**WHAT IS ASKED:** Count the lines in the data below that contain the string "this", treating uppercase and lowercase letters as distinct, and reply with the number alone.

**EXERCISE MATERIALS:**
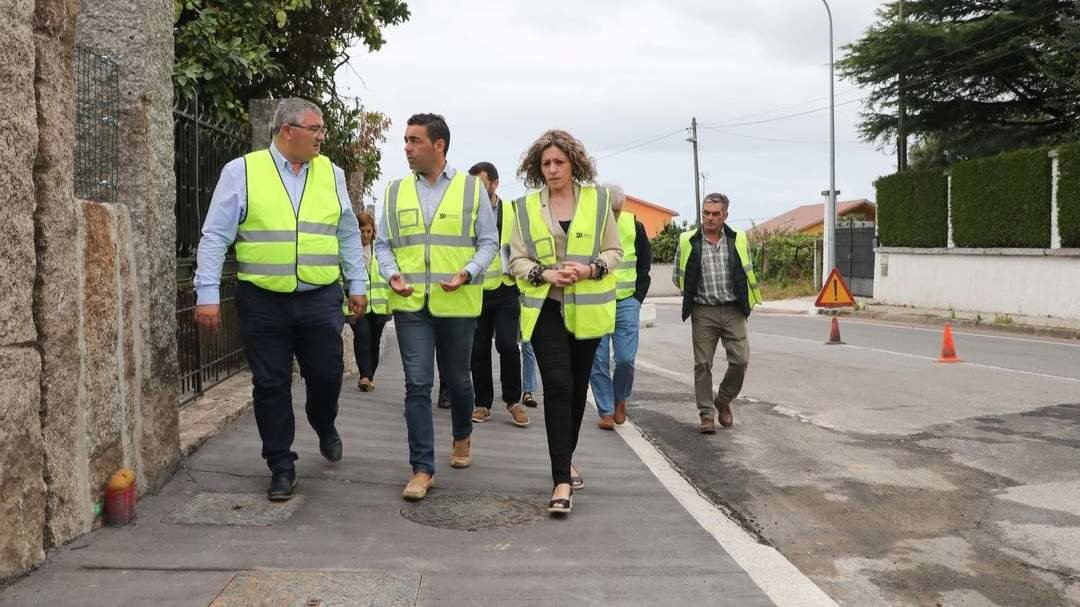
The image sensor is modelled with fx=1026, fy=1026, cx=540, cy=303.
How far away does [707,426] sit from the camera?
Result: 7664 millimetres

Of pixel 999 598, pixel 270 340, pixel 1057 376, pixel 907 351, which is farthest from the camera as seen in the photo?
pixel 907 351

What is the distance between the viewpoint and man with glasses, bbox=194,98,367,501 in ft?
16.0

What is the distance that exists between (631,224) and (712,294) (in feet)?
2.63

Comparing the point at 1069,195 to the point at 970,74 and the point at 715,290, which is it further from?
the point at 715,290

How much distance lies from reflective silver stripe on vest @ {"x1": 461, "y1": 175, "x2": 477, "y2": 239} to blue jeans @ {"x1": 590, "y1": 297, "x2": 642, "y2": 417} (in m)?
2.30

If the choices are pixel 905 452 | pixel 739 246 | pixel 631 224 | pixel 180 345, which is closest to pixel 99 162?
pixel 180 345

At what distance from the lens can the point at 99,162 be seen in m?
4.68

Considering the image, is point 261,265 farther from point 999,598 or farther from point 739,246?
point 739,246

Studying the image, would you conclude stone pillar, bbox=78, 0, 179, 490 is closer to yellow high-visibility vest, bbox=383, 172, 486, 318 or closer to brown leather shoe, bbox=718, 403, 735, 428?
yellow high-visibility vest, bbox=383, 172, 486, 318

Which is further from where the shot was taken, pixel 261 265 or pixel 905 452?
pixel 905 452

==

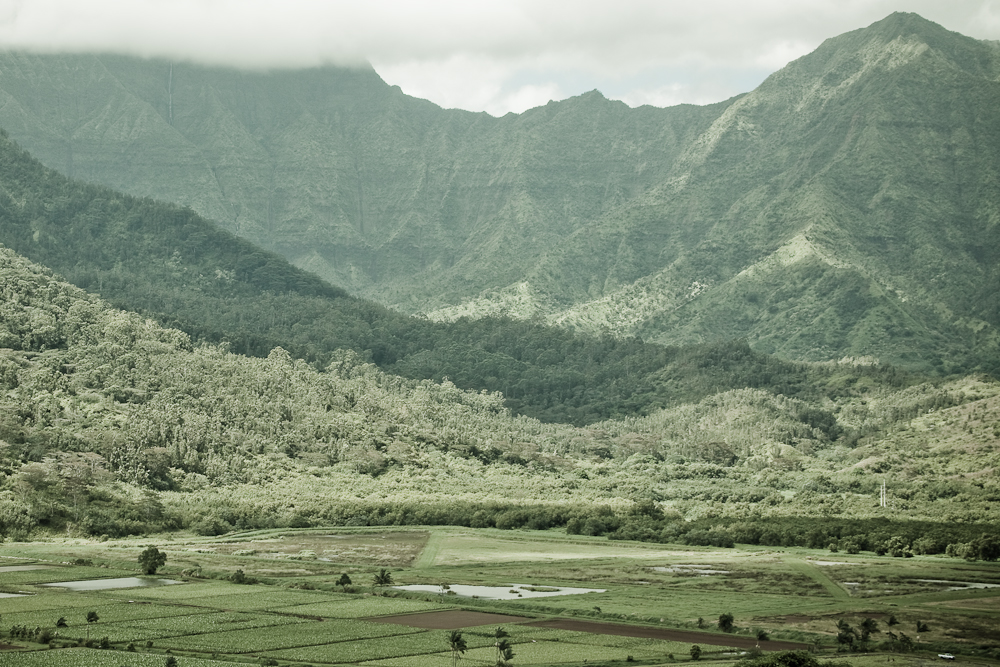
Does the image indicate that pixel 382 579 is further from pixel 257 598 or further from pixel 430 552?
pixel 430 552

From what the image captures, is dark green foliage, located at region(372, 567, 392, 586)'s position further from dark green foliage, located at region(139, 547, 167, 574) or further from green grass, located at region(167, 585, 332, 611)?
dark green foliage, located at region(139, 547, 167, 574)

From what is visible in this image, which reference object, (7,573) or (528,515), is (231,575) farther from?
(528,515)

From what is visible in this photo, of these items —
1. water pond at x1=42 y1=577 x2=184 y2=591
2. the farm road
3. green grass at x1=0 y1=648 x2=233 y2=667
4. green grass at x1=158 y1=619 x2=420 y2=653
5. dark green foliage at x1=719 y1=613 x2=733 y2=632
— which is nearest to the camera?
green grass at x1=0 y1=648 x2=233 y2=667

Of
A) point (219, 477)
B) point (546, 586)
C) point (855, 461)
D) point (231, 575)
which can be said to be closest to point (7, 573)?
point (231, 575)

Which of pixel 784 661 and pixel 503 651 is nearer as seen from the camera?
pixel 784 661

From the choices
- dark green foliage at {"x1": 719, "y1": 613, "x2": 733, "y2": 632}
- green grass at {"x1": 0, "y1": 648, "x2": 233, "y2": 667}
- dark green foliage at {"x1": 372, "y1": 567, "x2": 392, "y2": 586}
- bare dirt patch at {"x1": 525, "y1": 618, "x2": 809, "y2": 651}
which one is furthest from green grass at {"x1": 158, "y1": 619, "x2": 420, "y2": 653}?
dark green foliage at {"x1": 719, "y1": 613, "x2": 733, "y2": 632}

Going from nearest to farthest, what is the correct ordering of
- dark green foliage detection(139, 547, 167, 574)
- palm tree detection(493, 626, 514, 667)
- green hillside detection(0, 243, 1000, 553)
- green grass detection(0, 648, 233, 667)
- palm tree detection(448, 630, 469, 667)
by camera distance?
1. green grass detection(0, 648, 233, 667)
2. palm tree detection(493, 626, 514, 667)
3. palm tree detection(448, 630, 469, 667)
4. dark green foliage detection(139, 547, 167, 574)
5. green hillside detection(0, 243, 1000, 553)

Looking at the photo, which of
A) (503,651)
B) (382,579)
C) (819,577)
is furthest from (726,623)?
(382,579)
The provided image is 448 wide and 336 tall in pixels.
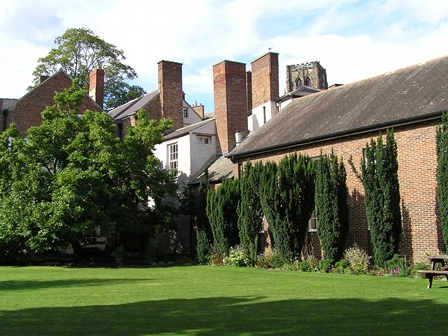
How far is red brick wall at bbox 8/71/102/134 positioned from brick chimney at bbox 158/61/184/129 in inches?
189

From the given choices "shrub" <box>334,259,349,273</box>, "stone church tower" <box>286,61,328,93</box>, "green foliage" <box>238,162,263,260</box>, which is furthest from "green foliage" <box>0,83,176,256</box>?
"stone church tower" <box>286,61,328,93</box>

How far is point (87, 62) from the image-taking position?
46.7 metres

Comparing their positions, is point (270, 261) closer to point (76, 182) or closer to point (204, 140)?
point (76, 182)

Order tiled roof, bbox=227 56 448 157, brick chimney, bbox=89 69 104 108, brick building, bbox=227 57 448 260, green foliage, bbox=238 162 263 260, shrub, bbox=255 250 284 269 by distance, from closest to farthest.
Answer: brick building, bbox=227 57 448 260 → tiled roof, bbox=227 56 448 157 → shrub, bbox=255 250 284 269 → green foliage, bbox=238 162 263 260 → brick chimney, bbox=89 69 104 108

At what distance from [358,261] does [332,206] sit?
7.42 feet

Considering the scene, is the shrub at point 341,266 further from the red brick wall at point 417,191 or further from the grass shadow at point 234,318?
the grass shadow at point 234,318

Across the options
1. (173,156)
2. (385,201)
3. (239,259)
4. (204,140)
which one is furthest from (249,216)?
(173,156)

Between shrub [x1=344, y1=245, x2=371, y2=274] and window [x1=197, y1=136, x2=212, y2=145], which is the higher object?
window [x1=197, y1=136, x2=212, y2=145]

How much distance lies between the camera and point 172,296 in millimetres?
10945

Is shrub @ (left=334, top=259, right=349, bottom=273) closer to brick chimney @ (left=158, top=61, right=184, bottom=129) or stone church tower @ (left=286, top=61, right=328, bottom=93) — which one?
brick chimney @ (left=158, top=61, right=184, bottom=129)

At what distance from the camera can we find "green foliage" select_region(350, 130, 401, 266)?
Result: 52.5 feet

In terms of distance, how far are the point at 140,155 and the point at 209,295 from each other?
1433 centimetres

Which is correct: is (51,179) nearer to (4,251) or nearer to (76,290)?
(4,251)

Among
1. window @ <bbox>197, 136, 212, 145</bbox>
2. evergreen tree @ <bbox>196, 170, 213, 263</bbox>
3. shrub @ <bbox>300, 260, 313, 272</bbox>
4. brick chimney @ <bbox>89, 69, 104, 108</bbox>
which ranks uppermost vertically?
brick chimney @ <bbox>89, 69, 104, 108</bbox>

**EXPECTED OUTPUT:** 2